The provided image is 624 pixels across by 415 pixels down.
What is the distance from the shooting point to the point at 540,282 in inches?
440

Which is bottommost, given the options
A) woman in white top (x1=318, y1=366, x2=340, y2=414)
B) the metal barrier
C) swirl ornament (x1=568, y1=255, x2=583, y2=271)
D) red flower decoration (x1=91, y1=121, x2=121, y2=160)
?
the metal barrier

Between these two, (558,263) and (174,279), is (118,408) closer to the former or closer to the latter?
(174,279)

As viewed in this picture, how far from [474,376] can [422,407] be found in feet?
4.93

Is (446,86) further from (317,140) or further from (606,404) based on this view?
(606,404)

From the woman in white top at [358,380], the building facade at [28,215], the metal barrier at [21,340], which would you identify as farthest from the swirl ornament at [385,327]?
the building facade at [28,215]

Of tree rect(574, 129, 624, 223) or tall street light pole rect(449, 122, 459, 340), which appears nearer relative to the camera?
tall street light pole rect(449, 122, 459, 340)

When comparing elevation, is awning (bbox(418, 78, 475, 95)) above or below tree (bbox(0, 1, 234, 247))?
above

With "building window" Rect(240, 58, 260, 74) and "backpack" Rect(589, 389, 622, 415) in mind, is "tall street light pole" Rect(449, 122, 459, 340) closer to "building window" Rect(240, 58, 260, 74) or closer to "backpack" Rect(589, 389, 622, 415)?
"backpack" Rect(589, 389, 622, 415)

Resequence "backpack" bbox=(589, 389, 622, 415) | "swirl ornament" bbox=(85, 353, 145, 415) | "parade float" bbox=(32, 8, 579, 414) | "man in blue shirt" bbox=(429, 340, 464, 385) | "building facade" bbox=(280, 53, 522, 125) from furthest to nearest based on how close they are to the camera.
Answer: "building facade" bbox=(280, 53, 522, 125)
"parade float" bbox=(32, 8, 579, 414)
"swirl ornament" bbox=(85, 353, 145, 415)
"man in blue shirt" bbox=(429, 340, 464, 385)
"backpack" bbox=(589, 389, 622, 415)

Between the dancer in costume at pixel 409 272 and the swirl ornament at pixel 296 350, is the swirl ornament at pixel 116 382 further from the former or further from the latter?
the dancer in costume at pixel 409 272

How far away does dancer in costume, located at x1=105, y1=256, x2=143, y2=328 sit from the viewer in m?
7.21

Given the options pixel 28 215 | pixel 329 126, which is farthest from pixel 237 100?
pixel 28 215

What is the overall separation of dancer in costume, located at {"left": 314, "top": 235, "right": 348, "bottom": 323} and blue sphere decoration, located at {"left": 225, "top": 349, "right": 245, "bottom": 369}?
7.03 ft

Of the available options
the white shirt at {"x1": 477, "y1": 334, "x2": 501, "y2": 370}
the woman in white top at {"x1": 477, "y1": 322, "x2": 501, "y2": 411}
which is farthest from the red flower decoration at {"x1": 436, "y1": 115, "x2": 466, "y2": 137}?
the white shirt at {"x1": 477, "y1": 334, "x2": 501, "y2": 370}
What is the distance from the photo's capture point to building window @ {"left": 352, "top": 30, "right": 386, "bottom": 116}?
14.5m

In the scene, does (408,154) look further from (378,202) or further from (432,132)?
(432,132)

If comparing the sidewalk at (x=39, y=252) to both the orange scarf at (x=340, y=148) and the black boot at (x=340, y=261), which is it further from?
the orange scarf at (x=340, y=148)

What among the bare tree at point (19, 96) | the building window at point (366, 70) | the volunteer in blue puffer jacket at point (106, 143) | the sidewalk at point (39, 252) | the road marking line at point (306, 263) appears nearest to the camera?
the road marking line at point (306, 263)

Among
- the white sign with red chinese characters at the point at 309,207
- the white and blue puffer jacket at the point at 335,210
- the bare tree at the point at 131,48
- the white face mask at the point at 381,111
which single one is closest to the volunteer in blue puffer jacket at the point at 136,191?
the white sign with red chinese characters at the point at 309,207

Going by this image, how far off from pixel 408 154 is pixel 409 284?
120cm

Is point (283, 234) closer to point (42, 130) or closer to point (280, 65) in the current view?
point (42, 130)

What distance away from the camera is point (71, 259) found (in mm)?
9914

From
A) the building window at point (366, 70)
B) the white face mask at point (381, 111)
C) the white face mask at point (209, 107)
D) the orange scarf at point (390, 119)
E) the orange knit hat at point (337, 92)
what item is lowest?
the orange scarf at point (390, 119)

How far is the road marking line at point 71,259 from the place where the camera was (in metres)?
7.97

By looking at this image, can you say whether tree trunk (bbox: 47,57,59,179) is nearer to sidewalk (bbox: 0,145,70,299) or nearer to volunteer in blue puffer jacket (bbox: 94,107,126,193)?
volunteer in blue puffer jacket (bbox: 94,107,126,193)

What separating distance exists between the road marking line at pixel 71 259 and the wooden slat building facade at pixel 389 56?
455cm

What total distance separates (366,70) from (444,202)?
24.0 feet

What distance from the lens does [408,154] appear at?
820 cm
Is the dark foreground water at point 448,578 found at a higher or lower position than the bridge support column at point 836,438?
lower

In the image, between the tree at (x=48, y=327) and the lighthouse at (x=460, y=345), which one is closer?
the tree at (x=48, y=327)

****************************************

Do this: Can you give all of the material above as a two-column CSV, with source_text holding each wording and target_text its answer, one row apiece? Quote every field and turn any line breaks into spaces.

The result:
source_text,target_text
"The provided image is 624 pixels across by 415 pixels down. What is the distance from the shooting point to the point at 540,282 in inches?","440"
"Which is bottommost, given the options A) woman in white top (x1=318, y1=366, x2=340, y2=414) B) the metal barrier C) swirl ornament (x1=568, y1=255, x2=583, y2=271) D) red flower decoration (x1=91, y1=121, x2=121, y2=160) ?","the metal barrier"
"Between these two, (558,263) and (174,279), is (118,408) closer to the former or closer to the latter?","(174,279)"
"As viewed in this picture, how far from [474,376] can [422,407] be found in feet?","4.93"
"Is (446,86) further from (317,140) or further from (606,404) based on this view?","(606,404)"
"From the woman in white top at [358,380], the building facade at [28,215], the metal barrier at [21,340], which would you identify as farthest from the swirl ornament at [385,327]?","the building facade at [28,215]"
"Of tree rect(574, 129, 624, 223) or tall street light pole rect(449, 122, 459, 340), which appears nearer relative to the camera?","tall street light pole rect(449, 122, 459, 340)"
"When comparing elevation, is awning (bbox(418, 78, 475, 95)) above or below tree (bbox(0, 1, 234, 247))?","above"
"With ""building window"" Rect(240, 58, 260, 74) and ""backpack"" Rect(589, 389, 622, 415) in mind, is ""tall street light pole"" Rect(449, 122, 459, 340) closer to ""building window"" Rect(240, 58, 260, 74) or closer to ""backpack"" Rect(589, 389, 622, 415)?","""backpack"" Rect(589, 389, 622, 415)"
"Resequence ""backpack"" bbox=(589, 389, 622, 415) | ""swirl ornament"" bbox=(85, 353, 145, 415) | ""parade float"" bbox=(32, 8, 579, 414) | ""man in blue shirt"" bbox=(429, 340, 464, 385) | ""building facade"" bbox=(280, 53, 522, 125) from furthest to nearest based on how close they are to the camera. Answer:","""building facade"" bbox=(280, 53, 522, 125) ""parade float"" bbox=(32, 8, 579, 414) ""swirl ornament"" bbox=(85, 353, 145, 415) ""man in blue shirt"" bbox=(429, 340, 464, 385) ""backpack"" bbox=(589, 389, 622, 415)"
"Between the dancer in costume at pixel 409 272 and the swirl ornament at pixel 296 350, is the swirl ornament at pixel 116 382 further from the former or further from the latter?","the dancer in costume at pixel 409 272"
"How far away does dancer in costume, located at x1=105, y1=256, x2=143, y2=328 sit from the viewer in m?","7.21"
"Given the options pixel 28 215 | pixel 329 126, which is farthest from pixel 237 100?","pixel 28 215"
"What is the overall separation of dancer in costume, located at {""left"": 314, ""top"": 235, ""right"": 348, ""bottom"": 323} and blue sphere decoration, located at {""left"": 225, ""top"": 349, ""right"": 245, ""bottom"": 369}?","7.03 ft"
"Of the available options the white shirt at {""x1"": 477, ""y1"": 334, ""x2"": 501, ""y2"": 370} the woman in white top at {""x1"": 477, ""y1"": 322, ""x2"": 501, ""y2"": 411} which is farthest from the red flower decoration at {""x1"": 436, ""y1"": 115, ""x2"": 466, ""y2"": 137}?","the white shirt at {""x1"": 477, ""y1"": 334, ""x2"": 501, ""y2"": 370}"
"What is the distance from the photo's capture point to building window @ {""left"": 352, ""top"": 30, ""right"": 386, ""bottom"": 116}?","14.5m"
"In the scene, does (408,154) look further from (378,202) or further from (432,132)?","(432,132)"
"If comparing the sidewalk at (x=39, y=252) to both the orange scarf at (x=340, y=148) and the black boot at (x=340, y=261), which is it further from?","the orange scarf at (x=340, y=148)"
"What among the bare tree at point (19, 96) | the building window at point (366, 70) | the volunteer in blue puffer jacket at point (106, 143) | the sidewalk at point (39, 252) | the road marking line at point (306, 263) appears nearest to the camera?","the road marking line at point (306, 263)"
"Among - the white sign with red chinese characters at the point at 309,207 - the white and blue puffer jacket at the point at 335,210 - the bare tree at the point at 131,48 - the white face mask at the point at 381,111 which single one is closest to the volunteer in blue puffer jacket at the point at 136,191?","the white sign with red chinese characters at the point at 309,207"
"Going by this image, how far off from pixel 408 154 is pixel 409 284?","120cm"
"Is point (283, 234) closer to point (42, 130) or closer to point (280, 65) in the current view?","point (42, 130)"
"What distance away from the camera is point (71, 259) found (in mm)?","9914"
"From A) the building window at point (366, 70) B) the white face mask at point (381, 111) C) the white face mask at point (209, 107) D) the orange scarf at point (390, 119) E) the orange knit hat at point (337, 92) what item is lowest?","the orange scarf at point (390, 119)"
"How far is the road marking line at point 71,259 from the place where the camera was (in metres)?","7.97"
"By looking at this image, can you say whether tree trunk (bbox: 47,57,59,179) is nearer to sidewalk (bbox: 0,145,70,299) or nearer to volunteer in blue puffer jacket (bbox: 94,107,126,193)?","volunteer in blue puffer jacket (bbox: 94,107,126,193)"
"What separating distance exists between the road marking line at pixel 71 259 and the wooden slat building facade at pixel 389 56?","455cm"
"What total distance separates (366,70) from (444,202)?","24.0 feet"
"What distance from the lens does [408,154] appear at?","820 cm"
"Is the dark foreground water at point 448,578 found at a higher or lower position than the bridge support column at point 836,438?","lower"
"In the image, between the tree at (x=48, y=327) and the lighthouse at (x=460, y=345), which one is closer?","the tree at (x=48, y=327)"